Un arrêté préfectoral vient de changer la vie des habitants de 11 communes du Haut-Rhin près de l’aéroport de Bâle-Mulhouse. Ces communes, qui font partie de l’agglomération de Saint-Louis, ne pourront plus utiliser l’eau du robinet pour certaines catégories de personnes dès le lundi 5 mai. Cette mesure pose des questions sur la santé publique et sur la gestion environnementale.

Pourquoi l’interdiction ?

Le souci vient d’une contamination de l’eau par des substances chimiques appelées PFAS (des polluants connus pour leur ténacité dans l’environnement, souvent surnommés « polluants éternels »). Ces produits se retrouvent dans l’eau à des niveaux dépassant régulièrement la limite fixée par la réglementation.
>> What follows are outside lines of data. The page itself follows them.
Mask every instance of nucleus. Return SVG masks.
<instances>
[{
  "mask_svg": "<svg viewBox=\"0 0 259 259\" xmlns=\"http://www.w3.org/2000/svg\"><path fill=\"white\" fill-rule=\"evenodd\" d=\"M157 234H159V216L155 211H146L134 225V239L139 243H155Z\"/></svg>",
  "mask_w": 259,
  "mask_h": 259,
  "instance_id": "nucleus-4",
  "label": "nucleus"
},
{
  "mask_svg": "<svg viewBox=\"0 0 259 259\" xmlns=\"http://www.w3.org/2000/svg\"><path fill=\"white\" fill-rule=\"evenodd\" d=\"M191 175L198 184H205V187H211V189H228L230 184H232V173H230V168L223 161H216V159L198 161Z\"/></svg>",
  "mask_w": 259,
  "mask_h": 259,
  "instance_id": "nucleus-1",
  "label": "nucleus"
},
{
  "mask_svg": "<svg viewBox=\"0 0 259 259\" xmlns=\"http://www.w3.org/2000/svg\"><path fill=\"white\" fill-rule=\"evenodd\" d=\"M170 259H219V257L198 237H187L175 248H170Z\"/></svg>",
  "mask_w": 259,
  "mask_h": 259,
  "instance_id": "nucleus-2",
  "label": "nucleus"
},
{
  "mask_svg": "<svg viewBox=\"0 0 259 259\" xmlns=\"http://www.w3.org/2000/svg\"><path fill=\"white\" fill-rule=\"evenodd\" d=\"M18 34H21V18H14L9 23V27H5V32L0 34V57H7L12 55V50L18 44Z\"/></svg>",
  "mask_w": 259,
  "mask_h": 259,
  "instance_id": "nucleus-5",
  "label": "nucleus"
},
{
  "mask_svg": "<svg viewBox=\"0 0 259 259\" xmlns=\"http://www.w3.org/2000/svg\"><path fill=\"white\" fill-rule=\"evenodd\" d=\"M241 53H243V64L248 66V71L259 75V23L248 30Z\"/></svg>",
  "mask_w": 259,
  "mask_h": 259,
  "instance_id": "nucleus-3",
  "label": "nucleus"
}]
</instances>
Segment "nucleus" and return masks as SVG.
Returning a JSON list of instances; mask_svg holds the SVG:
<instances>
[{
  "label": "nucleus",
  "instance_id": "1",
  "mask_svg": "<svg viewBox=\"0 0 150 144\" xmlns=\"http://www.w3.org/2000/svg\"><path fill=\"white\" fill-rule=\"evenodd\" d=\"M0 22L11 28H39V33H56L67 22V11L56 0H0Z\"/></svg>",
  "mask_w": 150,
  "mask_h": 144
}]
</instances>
On attribue cette pollution à l’usage de mousse anti-incendie par les pompiers, qui aurait permis aux PFAS de s’infiltrer dans les eaux souterraines.

Les analyses montrent que la concentration des 20 principaux PFAS est entre deux et quatre fois supérieure à la limite de 100 nanogrammes par litre établie par les normes européennes. Pour les populations les plus vulnérables, ça ressemble à un vrai danger pour la santé.

Qui est concerné et comment on s’organise ?

L’interdiction touche directement les femmes enceintes, les femmes allaitantes, les enfants de moins de deux ans et les personnes immunodéprimées. Environ 3 000 habitants – soit 5% de la population totale de l’agglomération – doivent suivre cette règle.

Pour gérer cette situation, plusieurs mesures ont été prévues. À court terme, des unités mobiles de filtration seront déployées pour réduire les niveaux de contaminants dans l’eau. À plus long terme, trois usines de filtration doivent voir le jour d’ici à 2027. Certaines de ces stations utiliseront du charbon actif.

Les sous et le budget

Le coût total des travaux s’estime à environ 20 millions d’euros. Pour l’instant, Saint-Louis Agglomération dispose d’un budget de 4 millions d’euros pour l’eau, ce qui oblige à rechercher un soutien financier externe important. L’EuroAirport a été évoqué comme cofinanceur potentiel. Par ailleurs, Bruno Wollenschneider, président de l’Association de Défense des Riverains de l’Aéroport (ADRA), affirme à France Culture que « c’est à l’aéroport de Bâle-Mulhouse de payer » en suivant le principe du « pollueur-payeur ».

Jean-Marc Deichtmann, président de l’agglomération, prévient que le prix de l’eau va augmenter. Il tient à préciser que ce ne sera pas aux consommateurs et aux riverains de supporter seuls ces frais supplémentaires.